Having parents’ opinions heard was a familiar theme during the meeting.
President of the Forestdale PTA, Beth Cummings-Oman, expressed her disappointment that school committee members had not attended their PTA meeting when Dr. Canfield gave his presentation last week.
“Not one of the committee members came,” she said. “You did not extend the courtesy of letting us know that you would not be represented. Had we known, we would have re-scheduled. We thought that the whole point was for you to hear our comments and concerns before you vote on the matter. Not having you there defeated the primary purpose of having the meeting and having the committee hear from parents.”
Andrea M. Killion, chairman of the school committee, told the audience that even though they cannot physically go to every meeting they are kept well informed by the school administration.
“We are getting and reading your e-mails. I don’t want you to think that we are not listening. It is unfortunate that none of us could make it to the meetings but we are being well informed,” Ms. Killion said. She then added “You have elected us to hire an educational professional to run our school system. No, we are not out there polling everybody for their opinion before every decision. We hired a professional and we listen to what he recommends. If we hire him to make these recommendations and then we don’t take them, what does that say?” Ms. Killion asked.
Another theme brought forward by the PTA officials and parents was surprise that the decision so imminent. Some parents thought that the conversation was just getting started.
Ms. Killion countered that the school committee has been discussing this for quite a while.
“This may be new to some of you but we have been having this conversation since 2010,” Ms. Killion said.
“We knew that enrollment was declining and that the Wing School building was physically failing,” she added. “We don’t want people to think that we are just becoming aware of all that is involved in this process because we have been talking about it for a long time.”
Dr. Canfield said that he came to his recommendation based on research and the educational needs of the K-6 population.
Sandra B. Murray of Pheasant Lane was just one parent who got up in support of Dr. Canfield and his recommendation.
She let the committee know that she had done some research as well and that out of 300 school districts in the commonwealth, Sandwich Public Schools was not even in the top 100.
“To realize that our system isn’t even ranked in the top 100 really bothers me. Maybe this change will help that and my husband and I support that and thank Dr. Canfield for his leadership,” Ms. Murray said.
Ms. Killion informed the audience that Susan L. Sundermeyer and Robert P. Catalini will not be on the ballot in May, intimating that there would be two open seats on the committee.
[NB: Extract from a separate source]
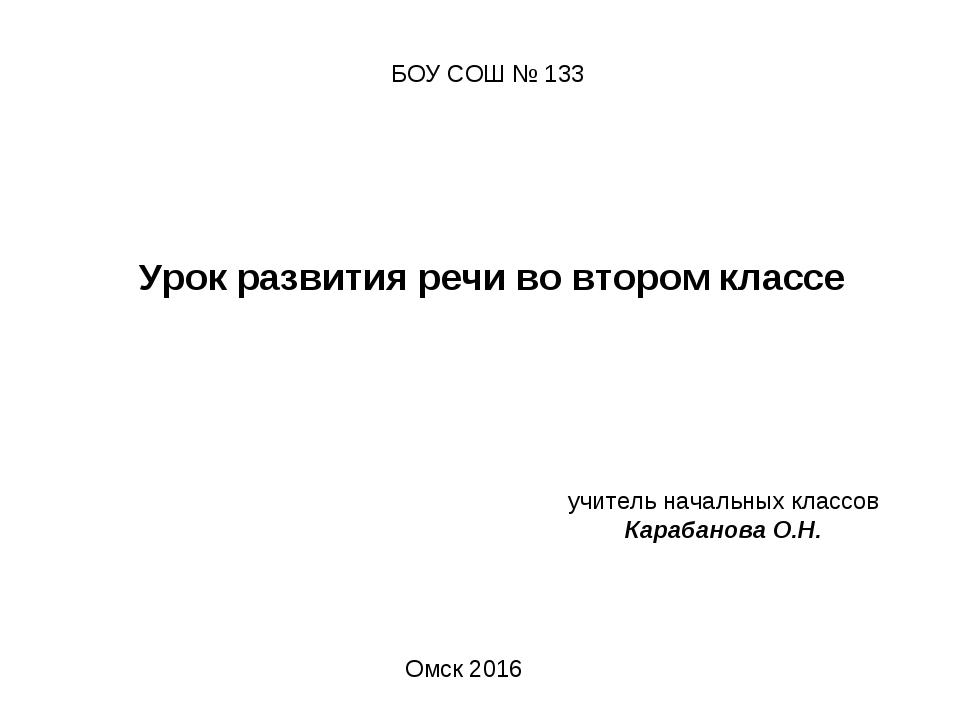 БОУ СОШ № 133 учитель начальных классов Карабанова О.Н. Омск 2016 Урок развит...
“Thank you all for coming and for sharing your thoughts. Every committee member takes their role seriously and we will not undertake this vote lightly. We have done our due diligence and we want you to understand that we do hear you, we are listening,” Ms. Killion said and the meeting was adjourned.
Yesterday, Dr. Canfield sent an e-mail to parents saying that the vote on the reconfiguration will be delayed until May.
“While I stand by my statement that a [preK through grade 2] school, and a [grade 3 through 6] school configuration would provide a stronger service delivery model, I also recognize there are intangibles that are important to all of us,” he wrote on the e-mail. “I believe that most of those intangibles can be addressed through careful planning, regardless of which model is chosen. I do want to have more time to look at transportation through the lens of a professional planner. Additionally, I feel it would be unwise to make assumptions about an FY16 budget as we await the outcome of the town meeting vote on next year’s FY15 budget. School Committee members have been notified and will support my recommendation to postpone the decision until later in May. Please know that I appreciate the varied opinions and concerns that continue to come to my attention. Our collective ability to engage in civil discourse also strengthens us as a community.”